The aim of these project was to iterate over the processes of data gathering, visual and programmatic data assessment, data clelaning towards performing informative analyses.
The twitter archive data of the @WeRateDogs account was provided by Udacity, in a .csv format. The dataframe contained 2356 observations and 17 columns, with columns including; tweet_id, dog_stage, name, etc up until August 1, 2017.
The image predictions dataset is available on the Udacity servers and was retrived programmatically using the Requests library.
Additional data were scraped from the Twitter API using the TweePy library. The information retrieved included the twitter_id, favorite_count and retweet_count.
The datasets were assessed: Visually, by displaying the dataset in Jupyter notebook and Excel to detect any quality and tidiness issues. Programmatically, by employing the use of pandas functions and methods. Various issues were detected and a total of ten quality issues and 2 tidiness issues were documented.

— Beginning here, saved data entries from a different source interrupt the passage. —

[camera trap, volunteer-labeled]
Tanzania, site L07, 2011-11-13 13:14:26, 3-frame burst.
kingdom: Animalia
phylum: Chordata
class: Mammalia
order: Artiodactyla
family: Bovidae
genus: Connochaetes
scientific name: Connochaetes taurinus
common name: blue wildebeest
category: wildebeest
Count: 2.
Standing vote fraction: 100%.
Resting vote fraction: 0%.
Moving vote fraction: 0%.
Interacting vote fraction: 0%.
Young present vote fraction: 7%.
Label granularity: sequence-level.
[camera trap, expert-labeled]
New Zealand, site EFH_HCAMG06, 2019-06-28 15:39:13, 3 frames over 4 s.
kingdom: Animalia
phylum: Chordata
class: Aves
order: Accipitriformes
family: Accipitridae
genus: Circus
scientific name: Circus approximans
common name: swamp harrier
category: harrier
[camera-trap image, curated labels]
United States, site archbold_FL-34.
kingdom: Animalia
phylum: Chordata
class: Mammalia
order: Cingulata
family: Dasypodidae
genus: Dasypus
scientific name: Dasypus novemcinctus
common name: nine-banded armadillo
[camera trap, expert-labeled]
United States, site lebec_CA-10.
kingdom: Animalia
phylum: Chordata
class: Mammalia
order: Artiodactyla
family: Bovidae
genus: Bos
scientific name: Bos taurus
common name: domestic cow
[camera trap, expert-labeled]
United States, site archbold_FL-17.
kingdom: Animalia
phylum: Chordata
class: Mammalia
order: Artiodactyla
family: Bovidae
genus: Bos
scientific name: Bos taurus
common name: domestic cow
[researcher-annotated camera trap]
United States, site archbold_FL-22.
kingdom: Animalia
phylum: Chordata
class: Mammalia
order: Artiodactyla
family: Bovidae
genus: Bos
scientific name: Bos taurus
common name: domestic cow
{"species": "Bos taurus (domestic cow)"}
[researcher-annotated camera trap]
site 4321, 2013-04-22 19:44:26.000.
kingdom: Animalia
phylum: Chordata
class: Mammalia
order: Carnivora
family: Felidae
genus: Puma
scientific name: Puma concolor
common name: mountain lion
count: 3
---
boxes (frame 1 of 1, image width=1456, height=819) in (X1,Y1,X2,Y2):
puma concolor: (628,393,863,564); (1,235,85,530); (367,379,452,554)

Each documented issue were then addressed programmatically using a range of pandas functions.
The required @WeRateDogs data were gathered, assessed and cleaned. The datasets weere pooled into one dattaframe names twitter_archive_master.csv with 1030 rows and 13 columns. The master dataset is the result of this data cleaning process, but will require further iterations to truly over all the quality and tidiness issues thay are present, since the data wrangling process id iterative.